Willem van Krieckenbeck van Baerle, knape (1418), zoon van Hendrik van Krieckenbeck van Baerle, overleden < 1 april 1476
Gehuwd met
Elisabeth van Pardelaer, dochter van Emont van Pardelaer, overleden 1452
Bronnen: 1) archieven.nl, 2) historischcentrumlimburg.nl, 3) archiefroermond.nl, 4) Bijdragen tot de geschiedenis der Graven van Kessel, Ed. Rosenkrantz. In: De Maasgouw. Orgaan voor Limburgsche Geschiedenis, Taal en Letterkunde, 23e jaargang, 15 maart 1901, no. 5, 6) genwiki.nl
Op 13 juni 1416 ‘op sunte antoniusdach’ oorkonden Johan van Groesbeek, heer te Hoemen, Roelman van Arendael, heer te Well, Johan van der Straten, ridder, Evert van Wischel, ridder, Wilhelm van Kriekenbeke, Evert van den Ham, Reijner van Zeilleren, Johan van Berenbroek Arntzoon, Otto van Buren Johanszoon, Henric Francois van Nersdom, Wilhelm van Wisschel, Arnt van der Horst, Henric van Scevik, Herman van Rode, Geret Bloemendael, Derich die Haen en Henric van der Weijden, op 7 januari 1416 te Goch in het Gasthuis een bezegelde brief gezien te hebben waarbij Gadeken van Aefferden, vrijgraaf van Reinald hertog van Gulik en Gelre en met name genoemde vrije mannen in gespannen bank te Walverden op klacht Gerard Wameldinck recht gesproken heeft over Johan Kerchof wegens doodslag. Oorkonders verklaren dat de vrijgraaf dat oordeel in het Gasthuis te Goch heeft bezworen.
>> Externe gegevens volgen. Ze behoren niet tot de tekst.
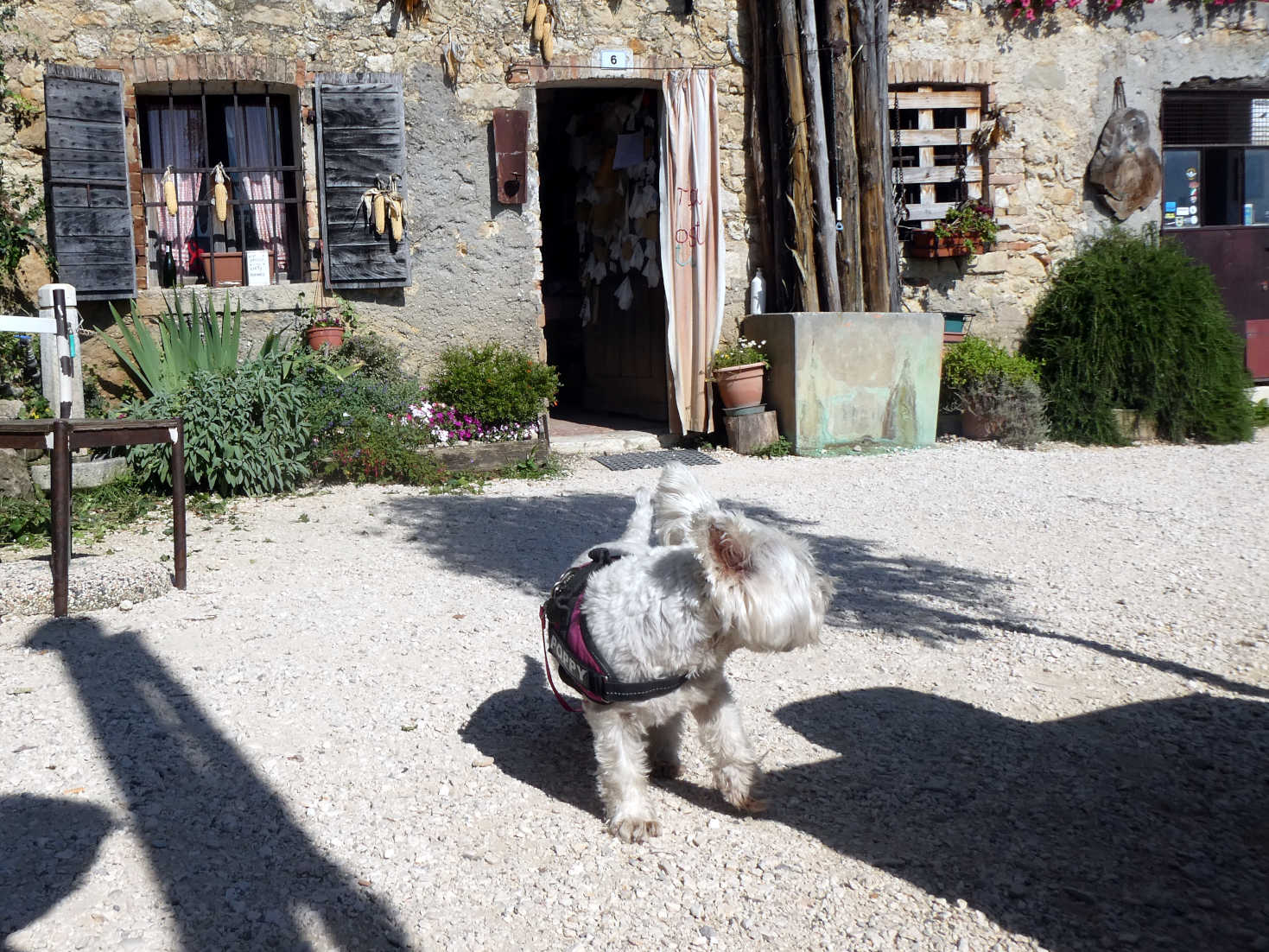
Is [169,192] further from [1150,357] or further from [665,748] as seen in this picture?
[1150,357]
In 1417 oorkonden Henrick Schenk van Nideggen, ridder, heer te Walbeck, en Aleijt van Rade, echtelieden, en hun zonen Wijnant Schenk, ridder, en Henrick Schenk over de huwelijkse voorwaarden van hun dochter en zuster Johanna en Steven van Brempt. Medezegelaars zijn Rabolt van Brempt, ridder, Rutger van Vlodrop, Reijnalt van Brempt en Willem van Barle.
Op 3 mei 1418 sluiten Gerard van Vlodrop, ridder, erfvoogd van Roermond, Rabold van Brempt, ridder, Willem van Broekhuizen, erfhofmeester van Gelre, Willem van Kriekenbeek, Rutger van Vlodrop, Dirk van Wickrath, Johan van Oijst, Willem van Kessel, Johan Hermanszoon van Boedberg, Steven van Brempt, Gerard van IJshem, Arnold van Blitterswijk, Bernard van Eijle, Tilman van Eijle, Rutger van Brede, Winrick van Wijdrade, Johan van Wachtendonk, Johan van Boedberg, Johan van Boecholt, Hubrecht van Broekhuizen, Goswijn Spede, Karel van Boedberg, Heinric van Blitterswijk, Zander van Boedberg Hermanszoon, Reinard van Brempt, Seger van der Horst, Zietze van Brede, Willem van Elmpt, Johan van Vrijmershem, Gerard ingher Oe, Heinric van Baerle, Gadert van Bucholt, Zweder van Wachtendonk, Heinric van Wachtendonk, Emont van Pardelaer, Elbrecht Everarszoon van Eijle, Giselbert van Karken, Zeger Johanszoon van Kessel, Johan van Daswijlre, Arnolt Scriver van Kessel, Godert Roffaert van Kessel, Gerard Roffaert, Andries Heithuizen, Heinric Fransoijcs, en Willem van Kessel, bastaard, knapen des lands van Gelre van der Niersen opwaarts, en burgemeesteren, schepenen en raad der steden Roermond, Geldern, Goch, Venlo, Erkelenz, Nieuwstad, een verbond om een eendrachtig te blijven, ook met de andere drie kwartieren, de rechten te handhaven indien de hertog van Gulik en Gelre zonder wettige nakomelingen zal overlijden.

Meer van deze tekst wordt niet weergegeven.